Input data →
== Segment start ==

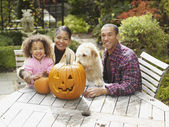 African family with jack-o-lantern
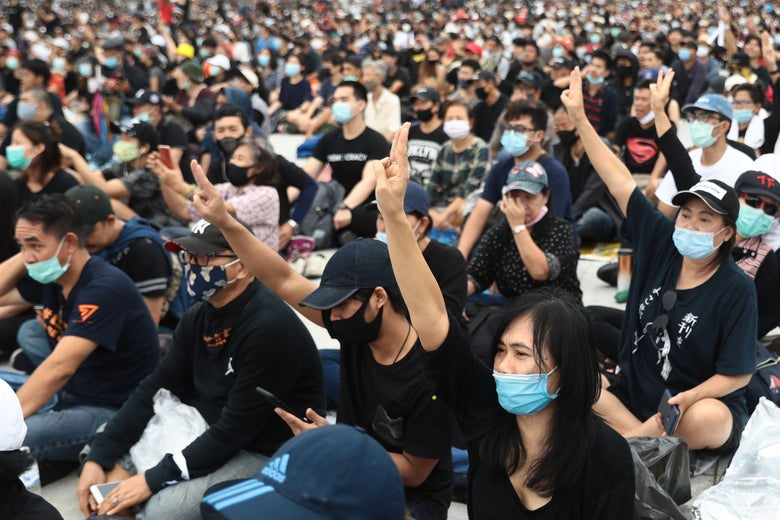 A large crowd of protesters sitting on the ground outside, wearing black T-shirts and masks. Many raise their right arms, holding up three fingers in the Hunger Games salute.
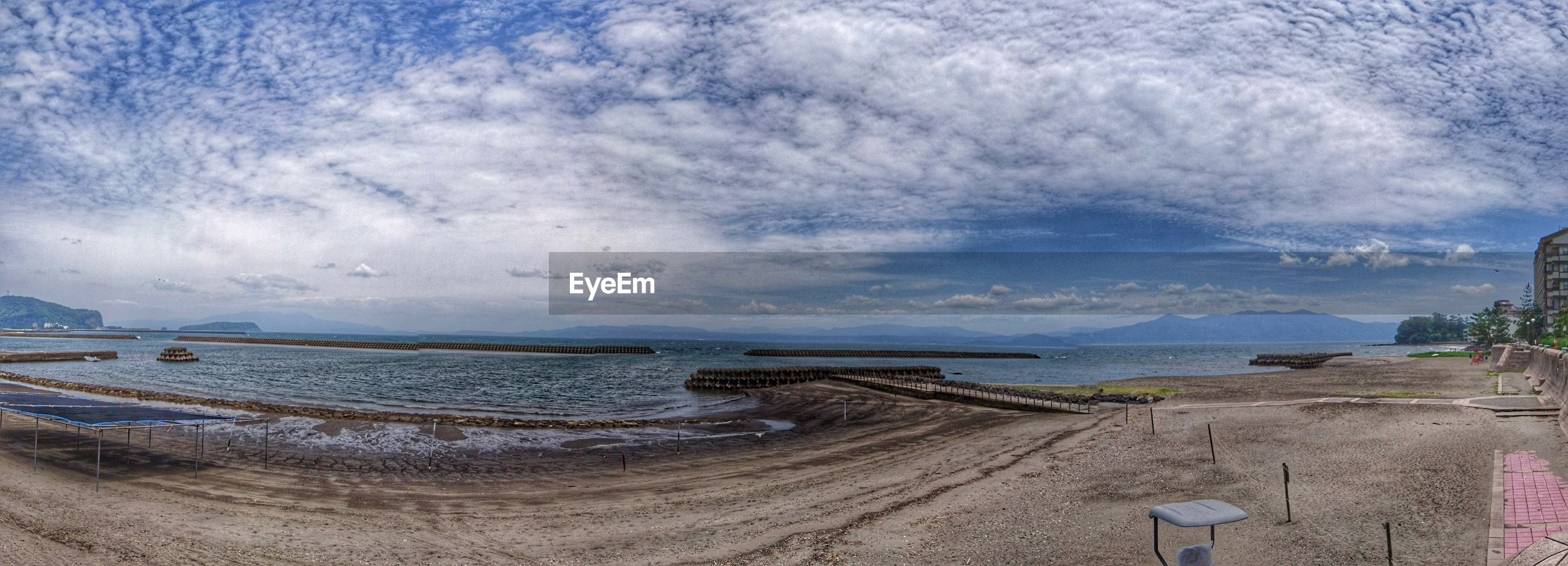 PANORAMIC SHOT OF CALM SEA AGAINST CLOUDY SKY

== Segment end ==
== Segment start ==

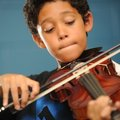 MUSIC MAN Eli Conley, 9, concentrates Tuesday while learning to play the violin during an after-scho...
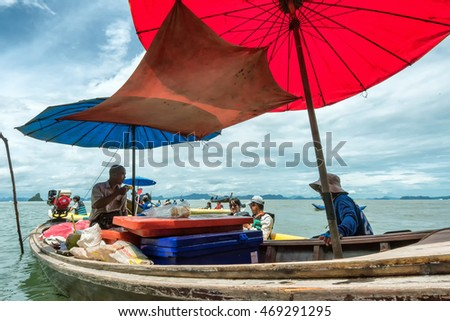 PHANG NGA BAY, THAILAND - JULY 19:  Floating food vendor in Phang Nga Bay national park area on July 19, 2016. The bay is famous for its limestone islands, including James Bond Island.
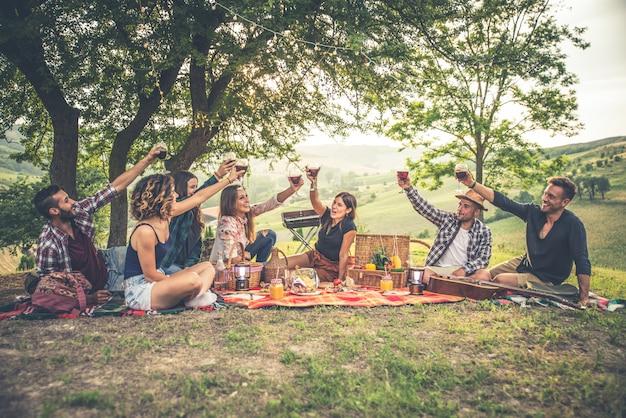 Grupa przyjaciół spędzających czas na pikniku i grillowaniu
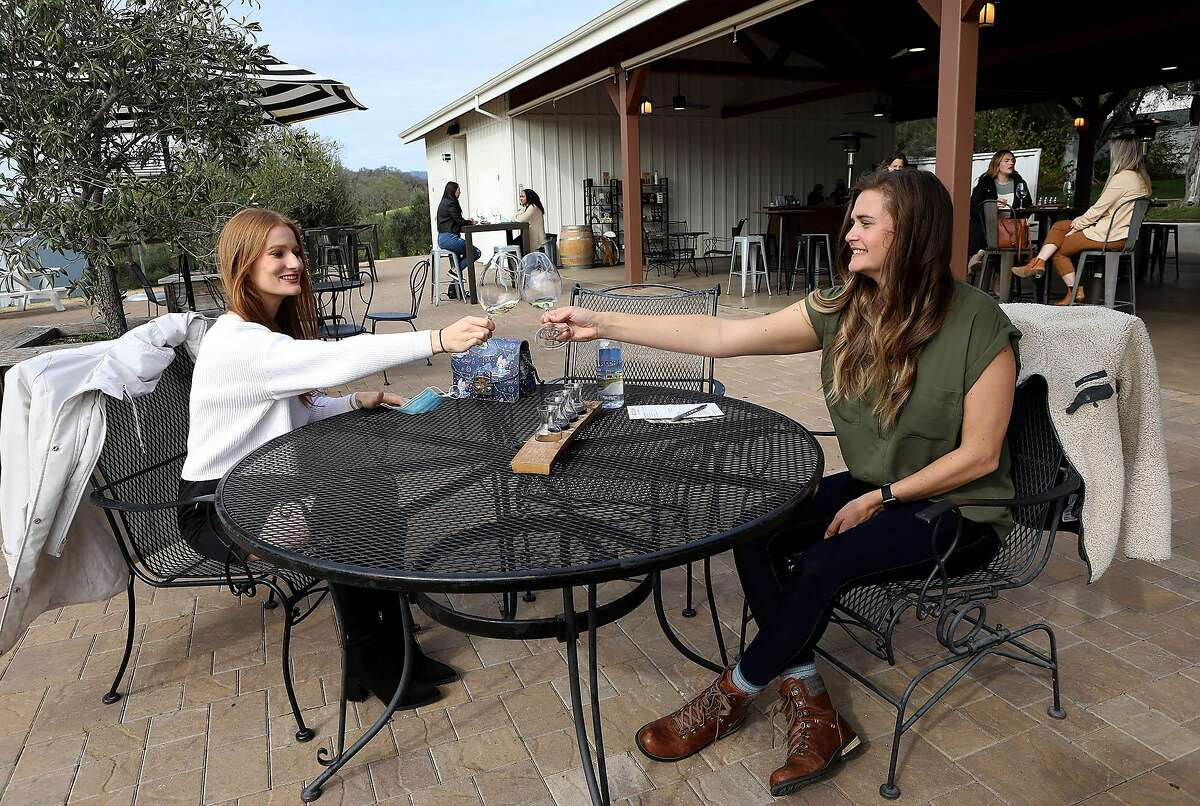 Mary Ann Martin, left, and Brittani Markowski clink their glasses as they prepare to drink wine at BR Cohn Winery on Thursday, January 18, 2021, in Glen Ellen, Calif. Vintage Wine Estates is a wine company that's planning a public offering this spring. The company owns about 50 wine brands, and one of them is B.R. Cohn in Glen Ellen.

== Segment end ==

Problem statement → Each line from the one that contains "MUSIC MAN Eli" down to the one that contains "Mary Ann Martin, left, and" is to be returned exactly as it stands above, both ends included, with pictures removed.

Task response →
 MUSIC MAN Eli Conley, 9, concentrates Tuesday while learning to play the violin during an after-scho...
 PHANG NGA BAY, THAILAND - JULY 19:  Floating food vendor in Phang Nga Bay national park area on July 19, 2016. The bay is famous for its limestone islands, including James Bond Island.
 Grupa przyjaciół spędzających czas na pikniku i grillowaniu
 Mary Ann Martin, left, and Brittani Markowski clink their glasses as they prepare to drink wine at BR Cohn Winery on Thursday, January 18, 2021, in Glen Ellen, Calif. Vintage Wine Estates is a wine company that's planning a public offering this spring. The company owns about 50 wine brands, and one of them is B.R. Cohn in Glen Ellen.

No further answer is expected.